Gillian, the five pound, premature, late to walk and talk, middle child, has begun her senior year in high school. Unlike her brother, she is in it more for the learning but I believe she has learned how to balance it all. I rely heavily on Gillian - both this summer and always - because I believe she thinks most like me. When I want the "dead" food cleaned out of the fridge or the kitchen table cleared off, I have a tendency to ask Gillian. I know it will be done the way I would do it. I worry that it is too much. And with all the change, Gillian is the person who treats me most the same.

Adam started today working full time school hours. Welcome change for him (us!) as he starts a new career, something he has wanted for a long time. He spent the majority of his summer caring for me, figuring out the logistics of having a disabled wife, while maintaining as much normalcy as possible for him and our family. With his change of job comes change for me - having a five day a week caretaker in my life. Her name is Marie and she is lovely and kind and respectful. And it will be fine, but getting used to someone caring for me in all personal matters will take some time. Change. It's a big one.

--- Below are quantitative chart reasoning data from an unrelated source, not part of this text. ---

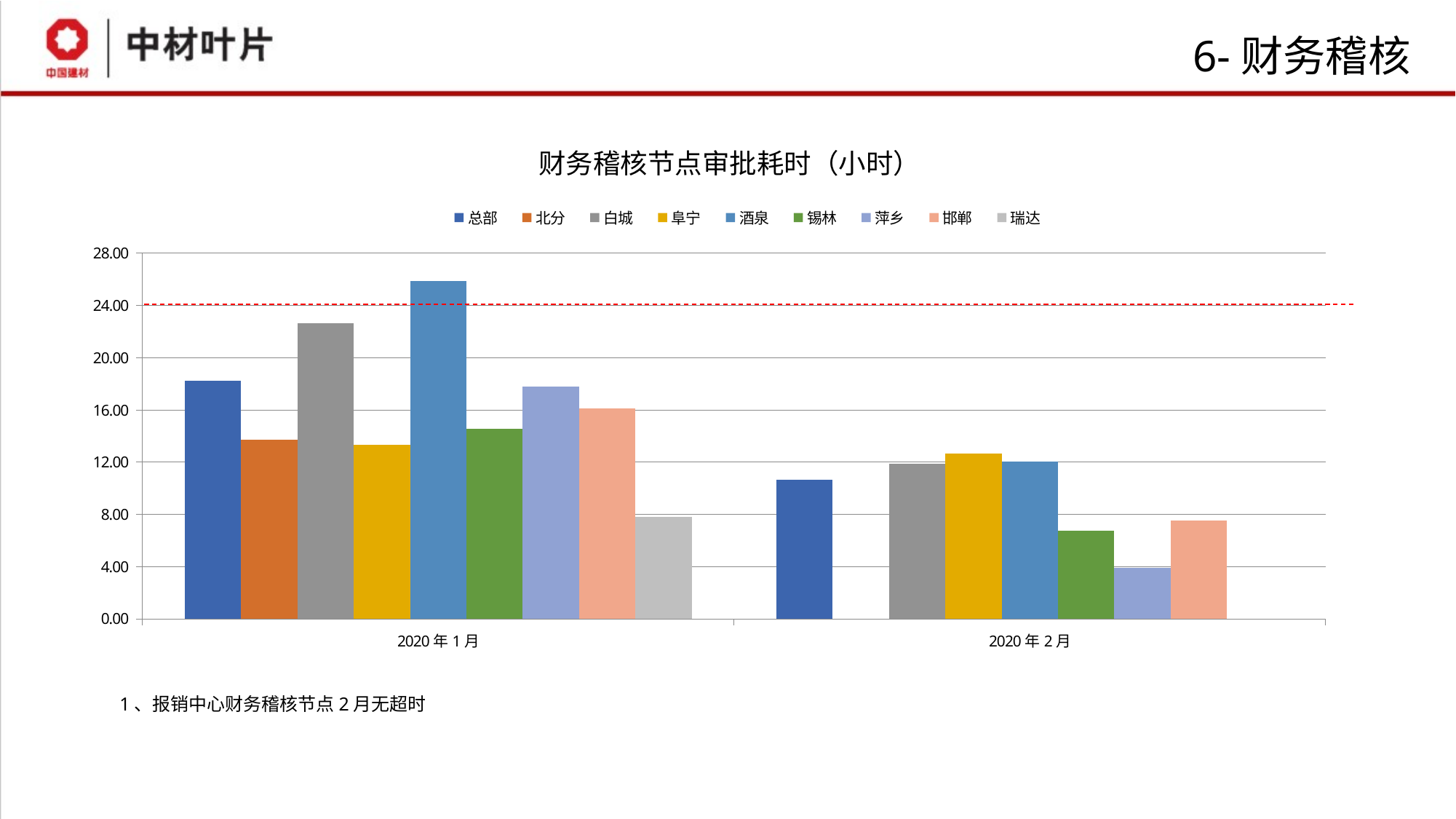
Is the value for 酒泉 in 2020年1月 greater or less than 24.00? greater Which series has the highest value in 2020年1月? 酒泉 Is the value for 锡林 in 2020年2月 greater or less than 8.00? less What kind of chart is shown on the slide? bar chart In 2020年1月, which is larger, the value for 总部 or the value for 北分? 总部 Does the value for 总部 rise or fall from 2020年1月 to 2020年2月? fall What is the title of the chart? 财务稽核节点审批耗时（小时） Which series has the lowest value in 2020年1月? 瑞达 Which series has the lowest value in 2020年2月? 萍乡 How many categories are shown on the x axis? 2 How many series does the legend list? 9 At what value on the y axis is the red dashed horizontal line drawn? 24.00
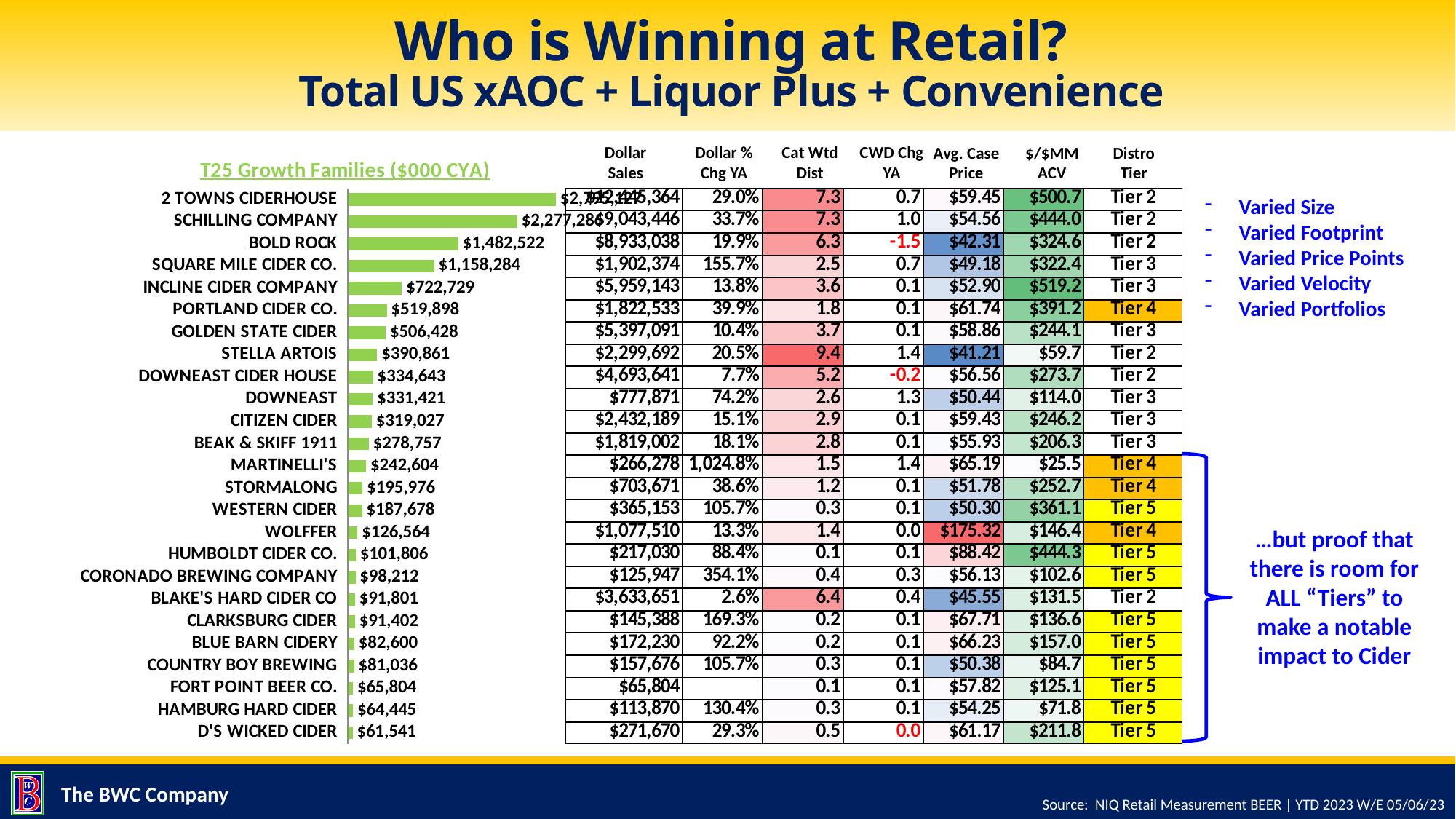
What is the value shown for BOLD ROCK in the bar chart? $1,482,522 What is the value shown for SQUARE MILE CIDER CO. in the bar chart? $1,158,284 Which family has the shortest bar in the chart? D'S WICKED CIDER What is the value shown for MARTINELLI'S in the bar chart? $242,604 How many families (categories) are plotted in the bar chart? 25 Which family has the longest bar in the chart? 2 TOWNS CIDERHOUSE What is the title of the chart on the slide? T25 Growth Families ($000 CYA) Which has the larger value in the bar chart, STELLA ARTOIS or DOWNEAST CIDER HOUSE? STELLA ARTOIS What is the difference between the values for BOLD ROCK and SQUARE MILE CIDER CO. in the bar chart? $324,238 Do the bar values increase or decrease going from the top of the chart to the bottom? decrease What is the value shown for INCLINE CIDER COMPANY in the bar chart? $722,729 What kind of chart is shown on the slide? bar chart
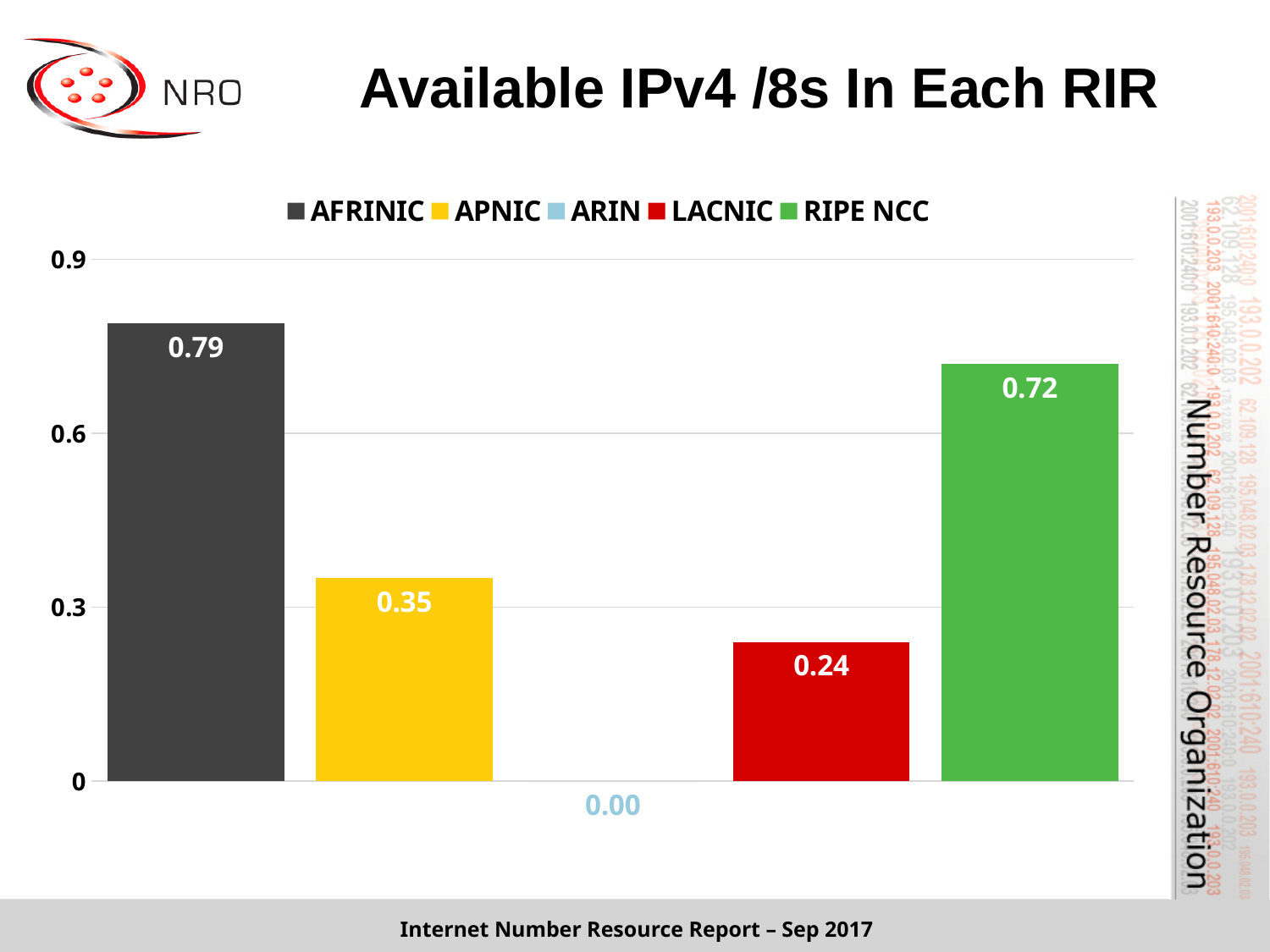
What is the value for APNIC? 0.35 What is the difference between the values for AFRINIC and RIPE NCC? 0.07 What is the value for LACNIC? 0.24 Which RIR has the highest number of available IPv4 /8s? AFRINIC How many RIRs are shown in the chart? 5 What is the value for RIPE NCC? 0.72 What is the value for AFRINIC? 0.79 What kind of chart is shown on the slide? Bar chart What is the title of the chart? Available IPv4 /8s In Each RIR Which is larger, the value for APNIC or the value for LACNIC? APNIC What is the value for ARIN? 0.00 Which RIR has the lowest number of available IPv4 /8s? ARIN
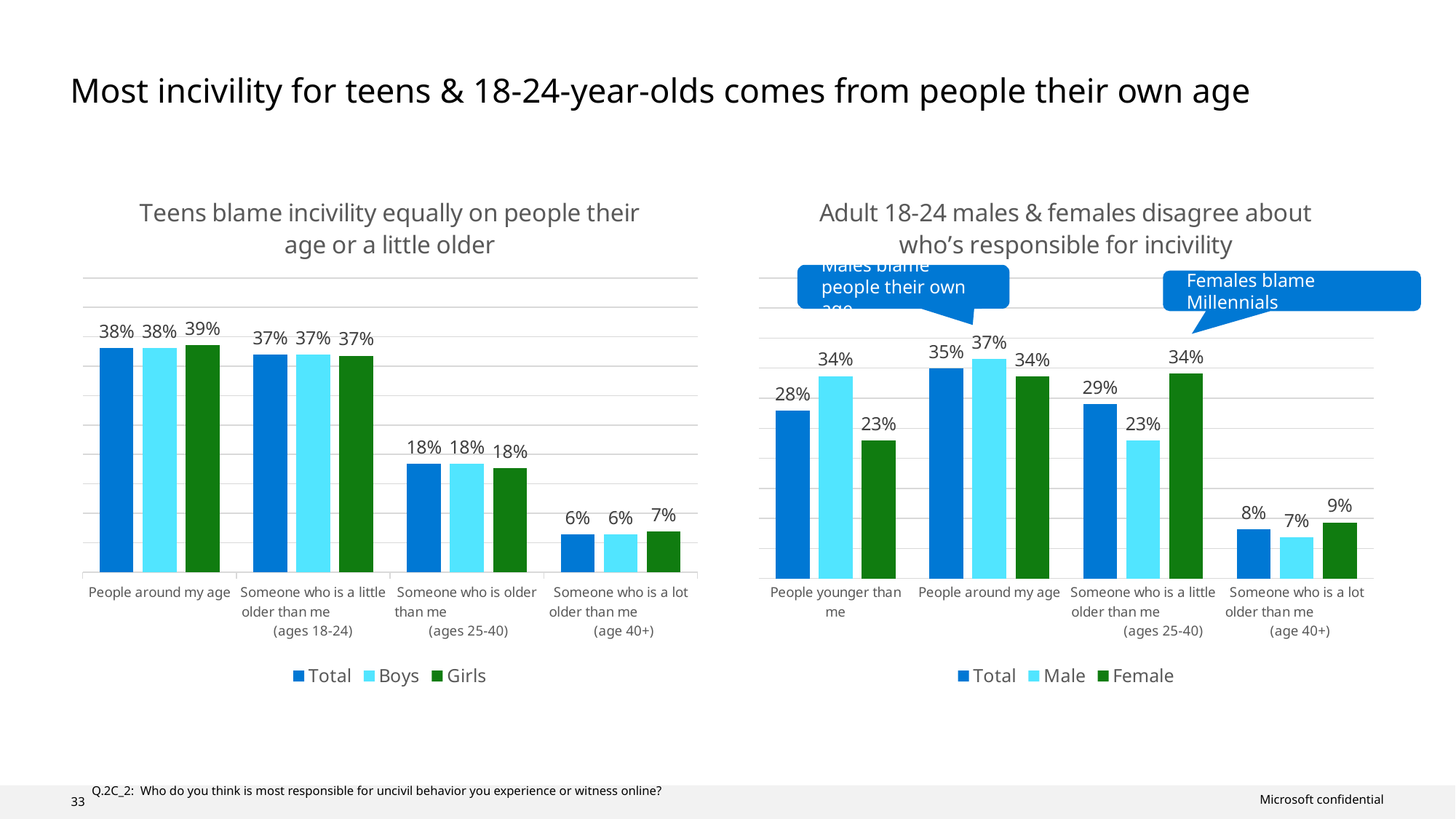
In the right chart (Adult 18-24 males & females disagree about who's responsible for incivility), which category has the lowest Total value? Someone who is a lot older than me (age 40+) In the left chart (Teens blame incivility equally on people their age or a little older), what is the Total value for "Someone who is older than me (ages 25-40)"? 18% In the left chart (Teens blame incivility equally on people their age or a little older), which category has the highest Girls value? People around my age What are the legend entries of the left chart (Teens blame incivility equally on people their age or a little older)? Total, Boys, Girls What kind of chart is the left chart (Teens blame incivility equally on people their age or a little older)? Bar chart In the left chart (Teens blame incivility equally on people their age or a little older), what is the Girls value for "People around my age"? 39% In the right chart (Adult 18-24 males & females disagree about who's responsible for incivility), which is larger for "Someone who is a little older than me (ages 25-40)": the Male value or the Female value? Female In the right chart (Adult 18-24 males & females disagree about who's responsible for incivility), what is the difference between the Male and Female values for "People younger than me"? 11% How many series does the legend of the right chart (Adult 18-24 males & females disagree about who's responsible for incivility) list? 3 In the right chart (Adult 18-24 males & females disagree about who's responsible for incivility), what is the Female value for "People younger than me"? 23% In the right chart (Adult 18-24 males & females disagree about who's responsible for incivility), what is the Male value for "People around my age"? 37% How many categories are shown on the x axis of the left chart (Teens blame incivility equally on people their age or a little older)? 4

Then there is also change in my hands - my fingers are so weak and gnarled that pushing the buttons on my pwc to alter settings has become frustrating and time consuming. Picking up drinking cups, cell phones, and the half egg salad sandwich I like to eat for lunch has become Herculean tasks. And typing is an all day event.

Then there is the change in my thinking. I am a Jewish woman, raised by Jewish parents, raising a Jewish family. I believe in G-d. I pray to G-d. I dare say it?...I am mad at G-d. It has taken me almost a year, but I am pissed off in a quizzical kind of way. A like-minded PALS who I met online who is about six months ahead of me told me I would get to this point. I wonder, "did I do something to make G-d angry?" Was it the unkind words I said to Sharon in second grade? Or kissing too many boys in seventh grade? Or maybe it was when I told my Mom I was going back to college but I really went to my boyfriend's house and she caught me. I feel that G-d MUST have a reason, and making him/her angry seems logical. And, if this is the reason, do I get to be mad? And if there is another reason, do I get to be mad about that? Do I get to be mad at G-d?

A couple of months back my Mom and I were walking/rolling into a bookstore and a title caught our eyes - EVERYTHING HAPPENS FOR A REASON (I might have told you this). We both declared "Bullshit!", and went on our merry way. But now my thinking has changed - maybe the hokey self-help book got it right. Maybe G-d has decided this is my fate. I am not sure.